Officials have suggested that the cap could land between 180 euros and 220 euros per megawatt hour. This is after the European Commission, the executive arm of the EU, proposed a level of 275 euros per megawatt hour — this was heavily criticized by many nations for being too weak and highly unlikely to ever be triggered.
However, while these discussion drag on, the EU is looking at how best to prepare for next winter. This as the International Energy Agency warns there could be a gas shortage of 30 billion cubic meters in 2023.
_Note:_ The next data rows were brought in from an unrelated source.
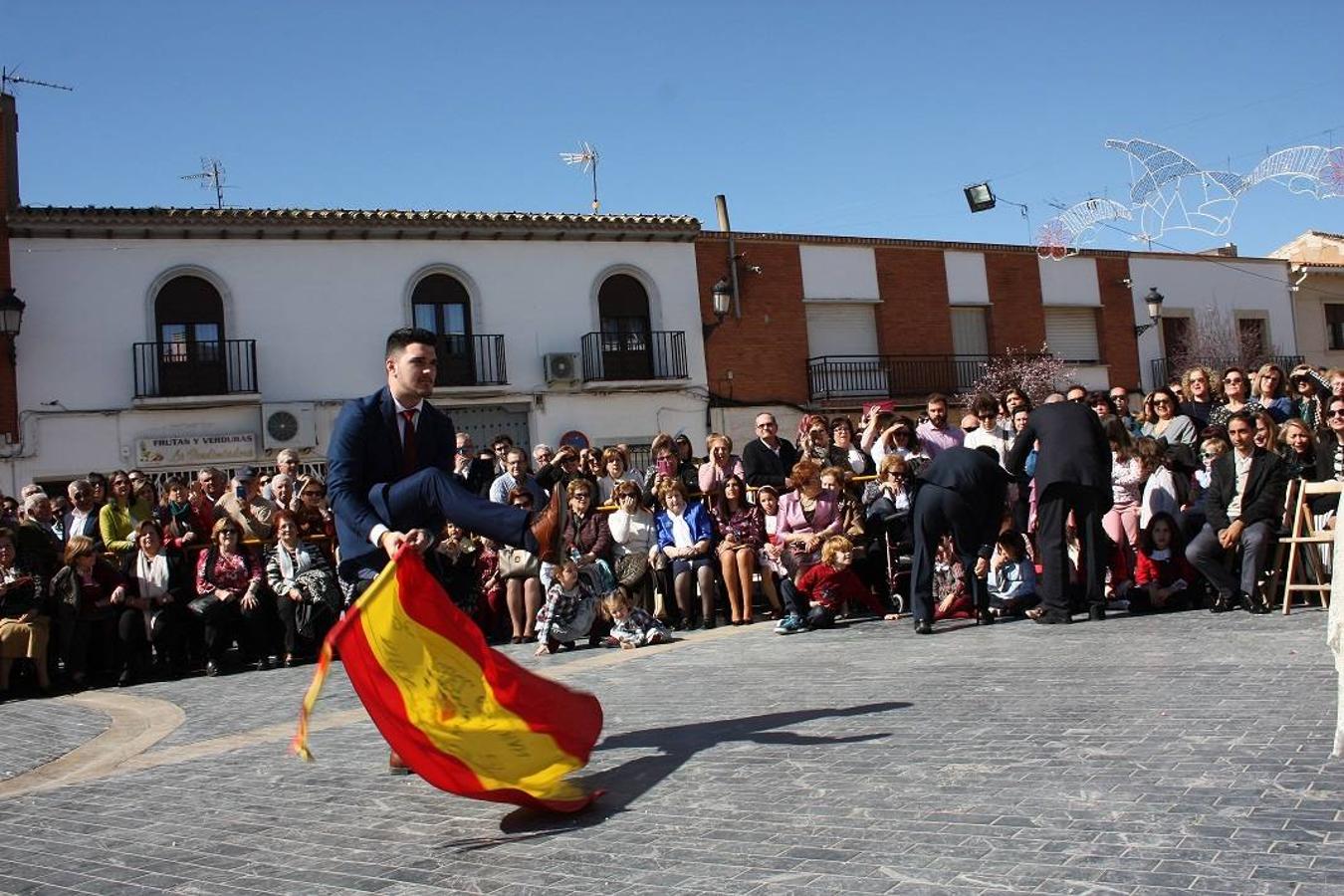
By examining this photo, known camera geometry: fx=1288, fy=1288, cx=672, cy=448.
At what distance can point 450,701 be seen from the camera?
16.1ft

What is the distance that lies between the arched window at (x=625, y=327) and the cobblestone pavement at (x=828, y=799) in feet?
Answer: 62.6

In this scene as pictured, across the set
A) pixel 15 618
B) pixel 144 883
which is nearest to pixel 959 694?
pixel 144 883

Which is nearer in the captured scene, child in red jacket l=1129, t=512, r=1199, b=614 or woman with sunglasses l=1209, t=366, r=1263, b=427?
child in red jacket l=1129, t=512, r=1199, b=614

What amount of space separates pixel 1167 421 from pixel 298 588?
7761mm

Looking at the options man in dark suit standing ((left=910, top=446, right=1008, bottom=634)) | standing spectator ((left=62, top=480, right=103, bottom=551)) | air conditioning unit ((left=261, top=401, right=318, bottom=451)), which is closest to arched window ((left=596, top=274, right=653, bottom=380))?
air conditioning unit ((left=261, top=401, right=318, bottom=451))

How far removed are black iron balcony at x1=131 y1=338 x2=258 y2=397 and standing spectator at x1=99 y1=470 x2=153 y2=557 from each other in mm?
11053

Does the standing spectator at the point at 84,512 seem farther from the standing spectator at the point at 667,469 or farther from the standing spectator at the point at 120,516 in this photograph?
the standing spectator at the point at 667,469

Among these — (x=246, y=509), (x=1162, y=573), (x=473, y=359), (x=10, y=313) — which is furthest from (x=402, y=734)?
(x=473, y=359)

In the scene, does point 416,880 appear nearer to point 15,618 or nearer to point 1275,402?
point 15,618

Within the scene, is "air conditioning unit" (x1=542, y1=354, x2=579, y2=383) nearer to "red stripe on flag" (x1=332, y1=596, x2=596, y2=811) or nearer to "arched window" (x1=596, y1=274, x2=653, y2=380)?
"arched window" (x1=596, y1=274, x2=653, y2=380)

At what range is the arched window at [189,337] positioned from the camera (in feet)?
76.2

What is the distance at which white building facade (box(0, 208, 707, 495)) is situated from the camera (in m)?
22.4

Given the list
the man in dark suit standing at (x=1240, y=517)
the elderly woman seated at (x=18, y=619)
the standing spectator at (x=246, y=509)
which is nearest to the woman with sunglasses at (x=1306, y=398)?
the man in dark suit standing at (x=1240, y=517)

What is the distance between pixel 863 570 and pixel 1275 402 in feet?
13.5
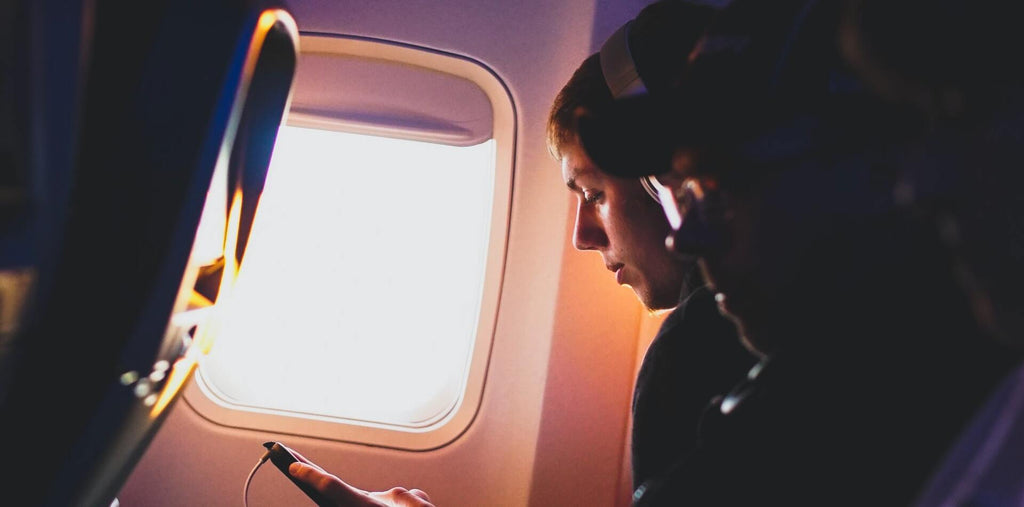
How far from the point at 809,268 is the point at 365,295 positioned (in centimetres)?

“More is needed,” European Commission President Ursula von der Leyen said Monday, adding that securing more LNG supplies is a priority.
“This year, we had up to 130 billion cubic metres of LNG. For this, we of course have to further intensify our outreach to our international partners,” she said.
The IEA warned of fiercer competition for the commodity in 2023. They expect fewer LNG supplies in the market, but more demand — most notably from China, which has started reducing Covid-19 restrictions and is therefore more likely to need more gas in 2023 as its economy returns to some sort of normality.
This year, the EU reached agreements with the U.S., Qatar and others in an attempt to cut its reliance from Russian hydrocarbons. However, experts have argued that the bloc will have to start from scratch as it prepares for next winter.
Georg Zachmann, senior fellow at Bruegel, told CNBC’s “Squawk Box Europe” that next winter season will depend on whether “global LNG markets are as gracious as they have been this year.”
If that doesn’t happen and other markets are keen to get LNG “then we will be in for a tough ride,” he added.
One of the main concerns, however, is whether the EU will repeat past mistakes and be dependent on just one supplier. Before Russia’s unprovoked invasion of Ukraine, Moscow provided about 40% of the EU’s pipeline gas imports.
“We are not entering the same sort of dependencies but of course this needs to be better watched also with importing hydrogen and others, so we are not increasing our dependencies on another front now,” Zachmann added.